* RECORDED DATA
=-=-=-=-=

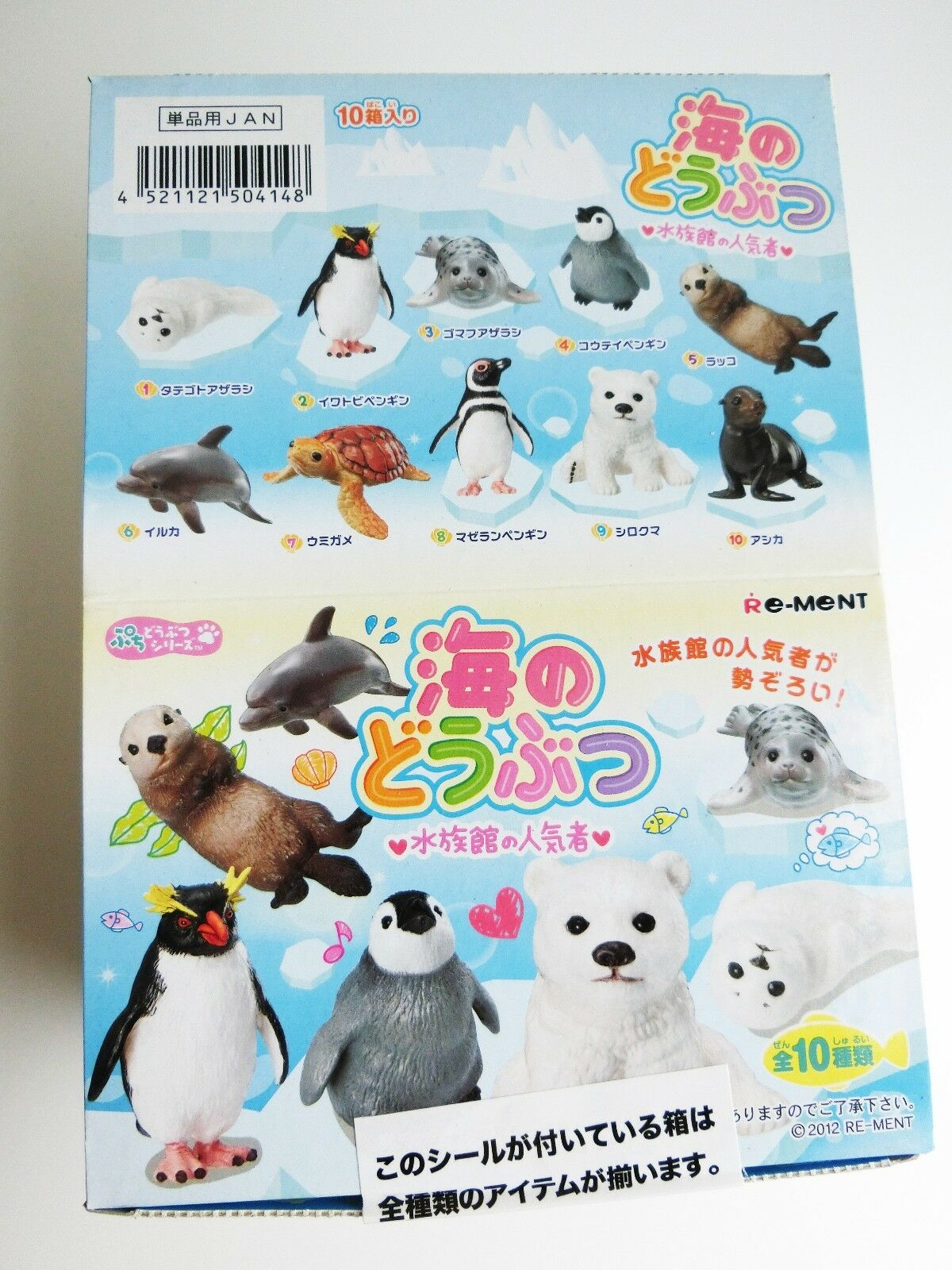 2012 Re-Ment Petit Animal series Sea animal All 10 Complete set Re ment Japan
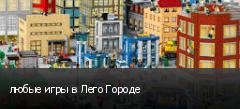 любые игры в Лего Городе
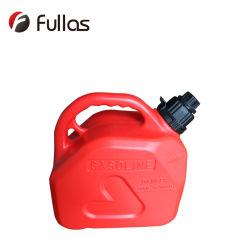 FLS-FT042 تجويفية بلاستيكية عالية الجودة (HDPE) سعة 5 لترات مع خرطوم وقود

=-=-=-=-=

* TASK
Once more, please print all the lines above exactly, without their pictures.

* TASK ANSWER
 2012 Re-Ment Petit Animal series Sea animal All 10 Complete set Re ment Japan
 любые игры в Лего Городе
 FLS-FT042 تجويفية بلاستيكية عالية الجودة (HDPE) سعة 5 لترات مع خرطوم وقود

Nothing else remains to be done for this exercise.